Со всех сторон греческого мира собирались в Сад жаждущие знаний и, послушав Спасителя людей, как все чаще теперь называли сына Неокла, становились его ревностными приверженцами. По-видимому, ему был присущ особый дар говорить просто, доступно и убедительно, и при кажущейся безыскусности своих речей Эпикур, о чем писал его последователь Филодем в сочинении «О риторике», уже в молодости пользовался славой неплохого оратора: «Странно… что возраст нисколько не мешал тебе быть выдающимся в искусстве риторики, что, как кажется, требует много практики и навыка». Но ведь сила Эпикуровых речей, так же как и самой философии, была не в навыке, не в приобретенной посредством многолетних занятий учености, но совершенно в ином: сын Неокла не рассуждал красно и цветисто по поводу того или иного предмета, подобно блестящим софистам прошлого, он учил, делился всем выстраданным в многолетнем поиске опытом, всей своей горькой и откровенной мудростью — мудростью последнего дня.

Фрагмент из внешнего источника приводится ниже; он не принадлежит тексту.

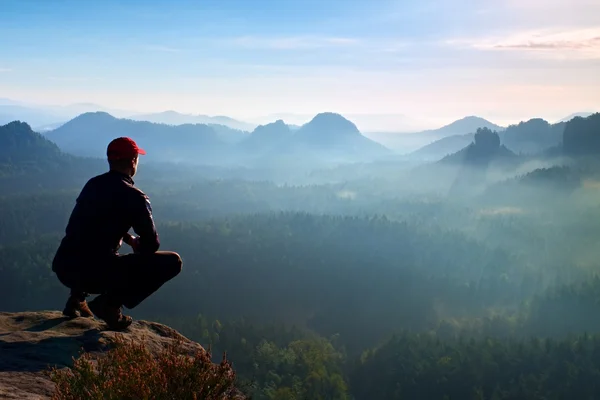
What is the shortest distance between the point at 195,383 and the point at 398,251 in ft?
516

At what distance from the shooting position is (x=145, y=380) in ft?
17.6

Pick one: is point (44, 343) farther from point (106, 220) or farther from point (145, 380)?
point (145, 380)

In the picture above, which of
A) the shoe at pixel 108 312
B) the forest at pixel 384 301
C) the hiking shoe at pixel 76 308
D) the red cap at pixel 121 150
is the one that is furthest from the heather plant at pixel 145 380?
the forest at pixel 384 301

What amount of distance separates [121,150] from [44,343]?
3668mm

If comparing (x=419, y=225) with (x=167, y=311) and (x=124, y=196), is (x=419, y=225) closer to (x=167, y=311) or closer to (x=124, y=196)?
(x=167, y=311)

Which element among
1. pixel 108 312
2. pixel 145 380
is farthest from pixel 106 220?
pixel 145 380

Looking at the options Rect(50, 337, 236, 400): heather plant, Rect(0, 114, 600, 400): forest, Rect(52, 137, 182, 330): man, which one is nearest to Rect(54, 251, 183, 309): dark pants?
Rect(52, 137, 182, 330): man

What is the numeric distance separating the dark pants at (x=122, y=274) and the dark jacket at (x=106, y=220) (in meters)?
0.16

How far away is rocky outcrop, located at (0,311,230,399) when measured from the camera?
21.4 ft

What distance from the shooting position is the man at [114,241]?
7336 mm

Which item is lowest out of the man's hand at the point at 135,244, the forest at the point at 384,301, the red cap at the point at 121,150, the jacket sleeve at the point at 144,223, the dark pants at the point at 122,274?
the forest at the point at 384,301

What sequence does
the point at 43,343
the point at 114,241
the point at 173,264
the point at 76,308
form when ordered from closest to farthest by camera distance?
the point at 114,241 < the point at 43,343 < the point at 173,264 < the point at 76,308

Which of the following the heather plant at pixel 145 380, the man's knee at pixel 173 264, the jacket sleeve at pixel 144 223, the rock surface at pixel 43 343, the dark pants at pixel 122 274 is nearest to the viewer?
the heather plant at pixel 145 380

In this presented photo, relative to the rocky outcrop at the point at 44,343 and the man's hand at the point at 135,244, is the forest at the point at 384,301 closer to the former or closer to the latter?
the rocky outcrop at the point at 44,343
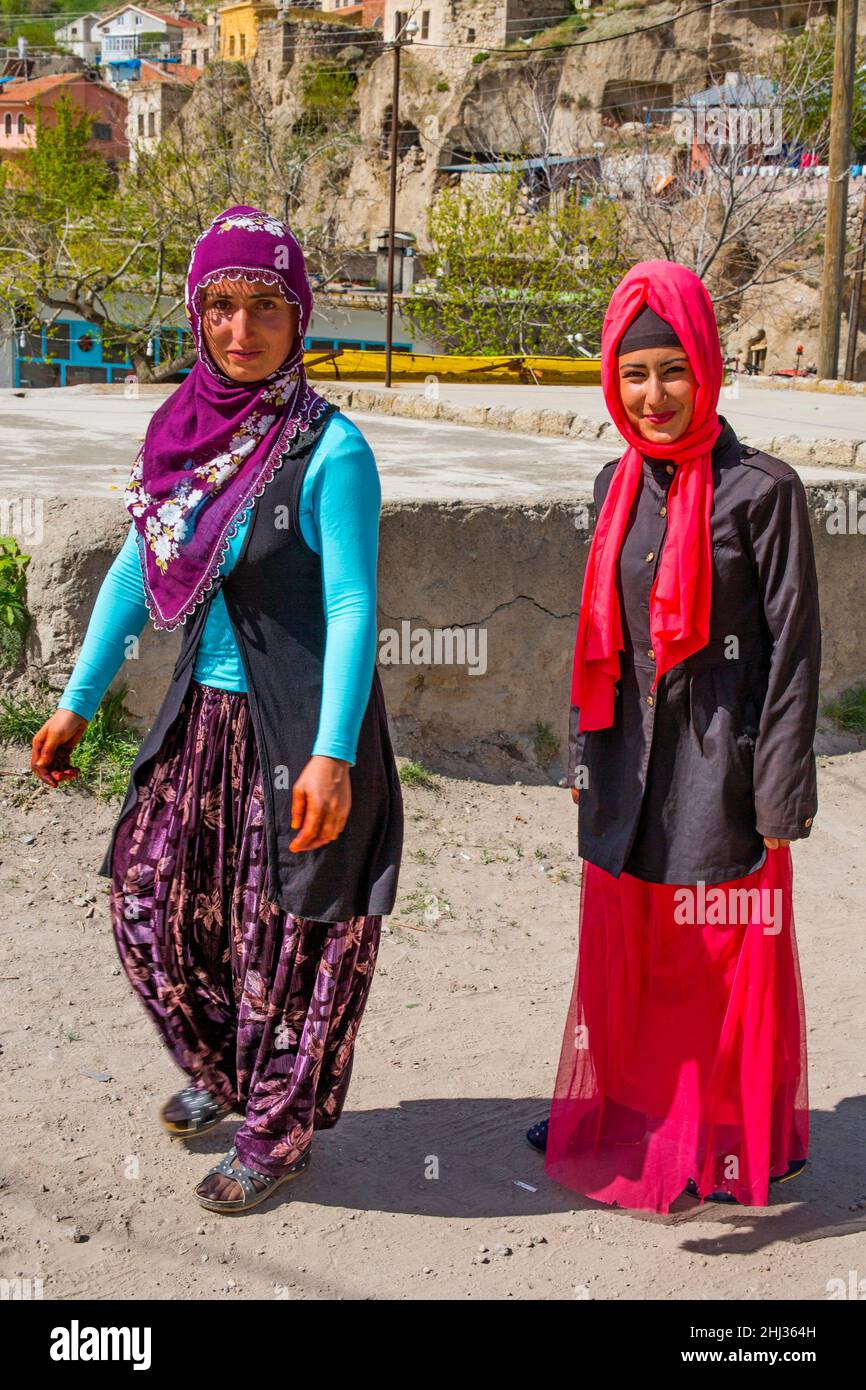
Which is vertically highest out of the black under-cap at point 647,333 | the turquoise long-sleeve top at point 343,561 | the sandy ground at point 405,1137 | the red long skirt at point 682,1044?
the black under-cap at point 647,333

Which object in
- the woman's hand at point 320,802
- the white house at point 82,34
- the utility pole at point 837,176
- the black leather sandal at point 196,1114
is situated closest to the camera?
the woman's hand at point 320,802

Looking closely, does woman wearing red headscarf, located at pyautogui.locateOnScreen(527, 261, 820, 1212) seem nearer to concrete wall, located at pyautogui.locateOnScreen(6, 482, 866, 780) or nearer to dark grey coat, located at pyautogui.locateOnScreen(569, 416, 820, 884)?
dark grey coat, located at pyautogui.locateOnScreen(569, 416, 820, 884)

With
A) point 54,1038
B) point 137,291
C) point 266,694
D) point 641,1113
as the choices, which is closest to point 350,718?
point 266,694

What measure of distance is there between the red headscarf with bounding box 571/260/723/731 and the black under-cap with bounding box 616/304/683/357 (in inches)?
0.5

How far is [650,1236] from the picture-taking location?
254cm

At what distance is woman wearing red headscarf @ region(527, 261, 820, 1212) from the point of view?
7.89ft

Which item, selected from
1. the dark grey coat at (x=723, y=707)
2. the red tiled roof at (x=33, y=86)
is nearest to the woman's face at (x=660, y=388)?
the dark grey coat at (x=723, y=707)

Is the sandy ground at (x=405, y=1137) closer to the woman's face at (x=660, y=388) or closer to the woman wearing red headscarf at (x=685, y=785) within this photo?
the woman wearing red headscarf at (x=685, y=785)

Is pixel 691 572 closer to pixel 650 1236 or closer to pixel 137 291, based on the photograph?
pixel 650 1236

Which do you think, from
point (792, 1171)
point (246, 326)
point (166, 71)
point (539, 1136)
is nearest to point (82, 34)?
point (166, 71)

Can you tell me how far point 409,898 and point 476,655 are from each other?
1158 millimetres

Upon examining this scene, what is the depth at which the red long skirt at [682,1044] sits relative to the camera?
8.34 feet

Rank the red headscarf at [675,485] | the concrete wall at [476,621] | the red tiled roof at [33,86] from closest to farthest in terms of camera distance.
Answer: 1. the red headscarf at [675,485]
2. the concrete wall at [476,621]
3. the red tiled roof at [33,86]

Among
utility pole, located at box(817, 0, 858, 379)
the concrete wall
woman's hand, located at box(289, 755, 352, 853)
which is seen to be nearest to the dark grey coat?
woman's hand, located at box(289, 755, 352, 853)
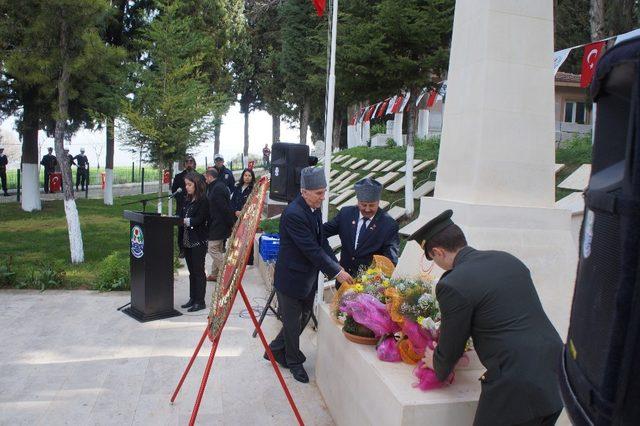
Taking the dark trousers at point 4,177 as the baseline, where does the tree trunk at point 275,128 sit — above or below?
above

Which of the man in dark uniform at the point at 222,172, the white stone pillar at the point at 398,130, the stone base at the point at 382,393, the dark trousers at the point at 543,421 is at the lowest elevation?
the stone base at the point at 382,393

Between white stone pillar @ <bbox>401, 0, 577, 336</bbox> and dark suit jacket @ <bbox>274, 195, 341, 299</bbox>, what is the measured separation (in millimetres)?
1156

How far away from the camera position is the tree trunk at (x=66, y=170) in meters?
8.99

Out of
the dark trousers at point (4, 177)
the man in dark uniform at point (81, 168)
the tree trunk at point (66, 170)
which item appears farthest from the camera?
the man in dark uniform at point (81, 168)

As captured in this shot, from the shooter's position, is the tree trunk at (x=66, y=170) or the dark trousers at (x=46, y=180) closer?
the tree trunk at (x=66, y=170)

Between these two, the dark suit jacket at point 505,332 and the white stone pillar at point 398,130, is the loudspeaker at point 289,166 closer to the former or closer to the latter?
the dark suit jacket at point 505,332

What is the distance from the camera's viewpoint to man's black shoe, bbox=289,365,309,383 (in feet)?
15.1

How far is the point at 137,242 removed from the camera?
242 inches

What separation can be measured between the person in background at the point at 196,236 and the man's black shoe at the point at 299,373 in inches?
94.7

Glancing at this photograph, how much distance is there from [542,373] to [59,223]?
13.7 metres

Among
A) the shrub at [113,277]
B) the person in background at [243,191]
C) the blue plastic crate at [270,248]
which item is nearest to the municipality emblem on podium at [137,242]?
the shrub at [113,277]

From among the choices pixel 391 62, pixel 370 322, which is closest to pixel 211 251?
pixel 370 322

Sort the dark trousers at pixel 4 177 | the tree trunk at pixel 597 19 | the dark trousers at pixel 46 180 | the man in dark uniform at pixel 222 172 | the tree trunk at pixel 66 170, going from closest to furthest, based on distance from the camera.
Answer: the tree trunk at pixel 66 170 < the man in dark uniform at pixel 222 172 < the tree trunk at pixel 597 19 < the dark trousers at pixel 4 177 < the dark trousers at pixel 46 180

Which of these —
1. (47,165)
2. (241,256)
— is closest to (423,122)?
(47,165)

Его бесконечно серьезное отношение к делу всей своей жизни — врачеванию душ человеческих (так отличавшее Эпикура от многих, живших тут же рядом, в Афинах, учителей мудрости, с купеческим равнодушием взимавших дань «и с согласного, и с несогласного»), его упорное стремление рассеять лживые и путающие людей представления вызывало все большее недоброжелательство, злобные нападки других, и прежде всего идеалистически мыслящих философов. Им казались недостойными истинной науки примитивные, с их точки зрения, безусловно ложные сочинения этого «учителишки», сам его низменный, прямо-таки площадной, по их мнению, язык: «Всю эту и подобную ей мерзость он заимствовал, можно думать, из лексикона публичных домов низшего разряда, или собраний и сходок женщин на празднике Фесмофорий, или из самой гущи еврейских синагог и собирающихся здесь нищих; все его слова какие-то стертые и пресмыкающиеся».
По большей части все это нисколько не трогало, даже, возможно, забавляло Эпикура (вполне терпимо полагавшего, что «один мудрец другого не умнее»), он относился к мнению злобствующих соперников с тем же спокойным презрением, что и к исходящим в немыслимых сплетням обывателям: «Я никогда не стремился нравиться толпе. Что им нравилось, тому я не научился; а что знал я, то было далеко от их чувства». Однако в тех случаях, когда презрения не хватало, отнюдь не кроткий нравом сын Неокла весьма бесцеремонно осаживал и «софистов», и «горланов» («тяжко стонущих», как он пишет о своих врагах в одном из дошедших до нас фрагментов). Впрочем, и раньше, не особенно склонный тратить время на убеждение идейных противников, на философскую полемику с ними, с годами он, по-видимому, вообще оставил бесплодное это занятие, научившись не замечать, не слышать чуждых ему людей и тем больше дорожить его понимавшими.
Наверное, Садослов и в самом деле научился не замечать того, что не мог «сделать себе дружественным», научился стать выше бессмыслиц и пошлостей окружавшей жизни, а также и как бы вне ее жестокости, неправедности, зла, иначе было бы совершенно невозможно то пресловутое счастье, которому искренне дивились и его современники, и обращавшиеся к его жизни много веков спустя. Наверное, он смог заставить себя успокоиться, если уж не от усилий его, не от волнений ровным счетом ничего не зависит; а может быть, сумел убедить себя, что все это, что он видит вокруг, только период, тяжелый, печальный, но в конце концов преходящий, и впереди его народ ожидают все-таки более благополучные времена. А может быть — и это вероятнее всего — один из самых мудрых и прозорливых людей своего времени, истинный гражданин уходящего в прошлое афинского полиса, Эпикур понимал, что им остается теперь лишь удалиться со сцены истории, удалиться с достоинством и даже с некоторой веселостью, как советует киник Бион Борисфенский, потому что спектакль их уже окончен и другие протагонисты рвутся сыграть свою роль на этом древнейшем из театров.